If we really want to get technical, pitch, yaw, and roll are the three axes of motion here. Roll is not considered as big a problem and is not corrected. *However...* there are movements that are not rotational, up/down and side to side. There is also fore/aft but that is insignificant except for macro.

Of these up/down is the most likely to cause image blur and that is what a monopod really stops cold.
Canon's manuals mention using IS with a monopod for best results and it does work! As for switching off IS/VR with a tripod, when in doubt shut it off. :)

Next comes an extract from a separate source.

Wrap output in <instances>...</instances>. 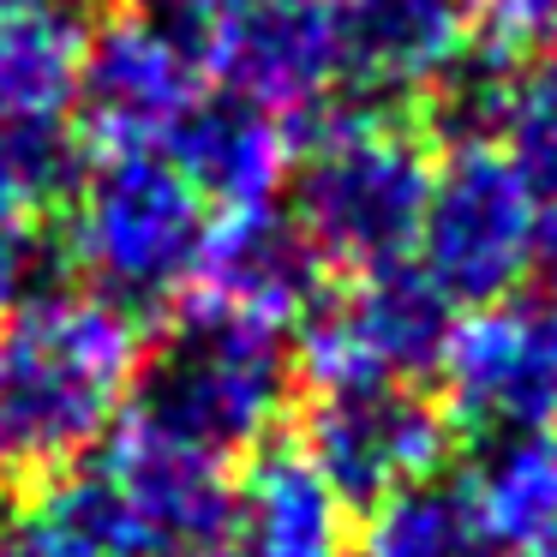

Hybrid IS corrects up/down and side to side motion.
 

I have a Canon point and shoot with IS (SD850) and I am suspicious that the results are better with IS turned off when the camera is on a tripod. Going back over a variety of pictures taken with the camera sitting on a solid surface like a windowsill and with the self timer used to take the picture, I have found numerous results that were not razor sharp. Even some test shots of the same scene with IS on and IS off had the IS off shots coming out sharper.
 
I have a Canon point and shoot with IS (SD850) and I am suspicious that the results are better with IS turned off when the camera is on a tripod. Going back over a variety of pictures taken with the camera sitting on a solid surface like a windowsill and with the self timer used to take the picture, I have found numerous results that were not razor sharp. Even some test shots of the same scene with IS on and IS off had the IS off shots coming out sharper.

Did you set a timer on your camera so pushing the shutter release wouldn't cause the camera to move?